::: Textauszug
From: Martin Theodor Ludwig, martin-theodor.ludwig@gmx.de
Subject: Reisebericht Suedspanien 15.-21.3. (lang)
Date: Fri, 10 Apr 1998 07:43:43 GMT
Organization: only speaking for myself

Der Alltag hat mich wieder (und bereits mehrfach verhindert, daß ich
diesen Beitrag früher fertigbekomme) - aber hier sind nun endlich
einige Notizen zu meiner Saison(?)auftakt(??)tour durch den Süden
Spaniens. Begleitet wurde ich und meine Vmax dabei von O.K. und seiner
Transalp. Die Anfahrt in mehreren ARZ-Etappen bis Sevilla (bzw. zurück
ab Málaga) und deren Vorbereitung habe ich ja schon weiter oben im
Thread beschrieben.
::::::
::: Gesammelte Daten
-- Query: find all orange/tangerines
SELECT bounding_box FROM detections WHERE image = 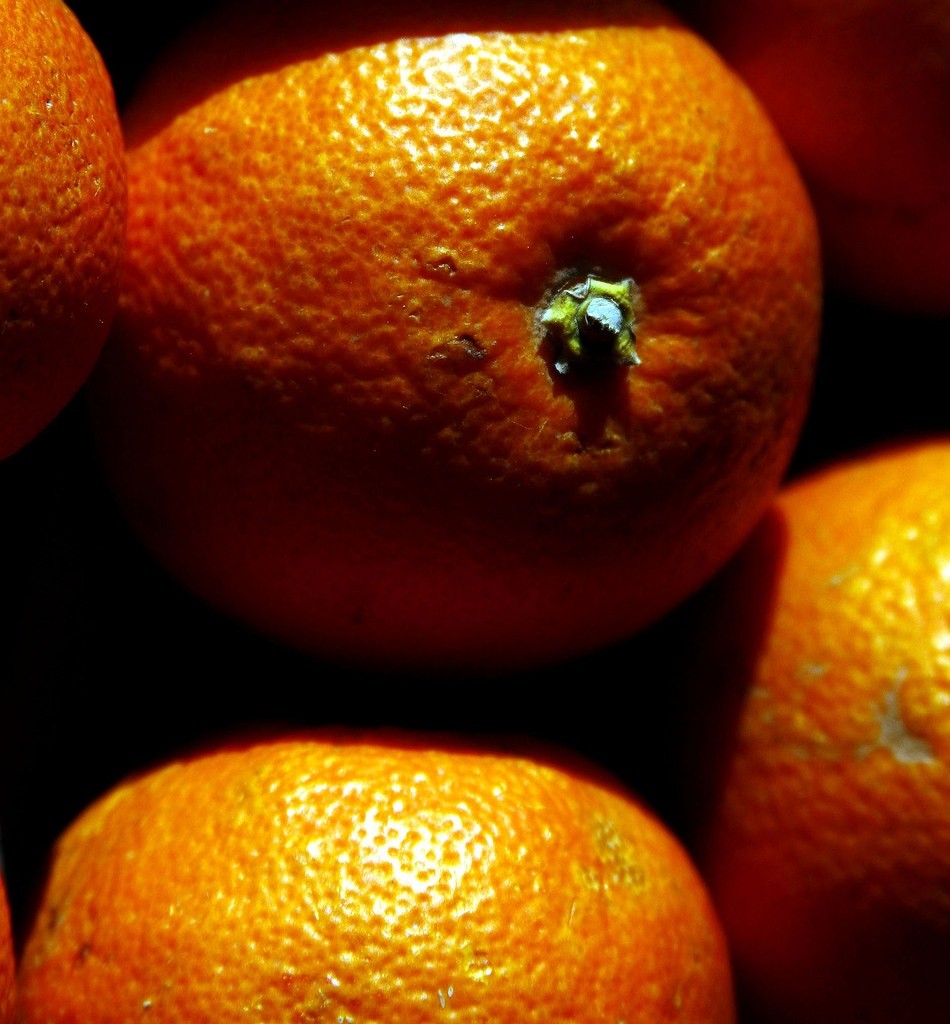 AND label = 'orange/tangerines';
[0,0,950,1024]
::::::
# Aufgabenstellung
Geben Sie aus dem Reisebericht über Südspanien die Passage von „Date: Fri, 10“ bis „Thread beschrieben.“ wortgetreu wieder.

# Lösung
Date: Fri, 10 Apr 1998 07:43:43 GMT
Organization: only speaking for myself

Der Alltag hat mich wieder (und bereits mehrfach verhindert, daß ich
diesen Beitrag früher fertigbekomme) - aber hier sind nun endlich
einige Notizen zu meiner Saison(?)auftakt(??)tour durch den Süden
Spaniens. Begleitet wurde ich und meine Vmax dabei von O.K. und seiner
Transalp. Die Anfahrt in mehreren ARZ-Etappen bis Sevilla (bzw. zurück
ab Málaga) und deren Vorbereitung habe ich ja schon weiter oben im
Thread beschrieben.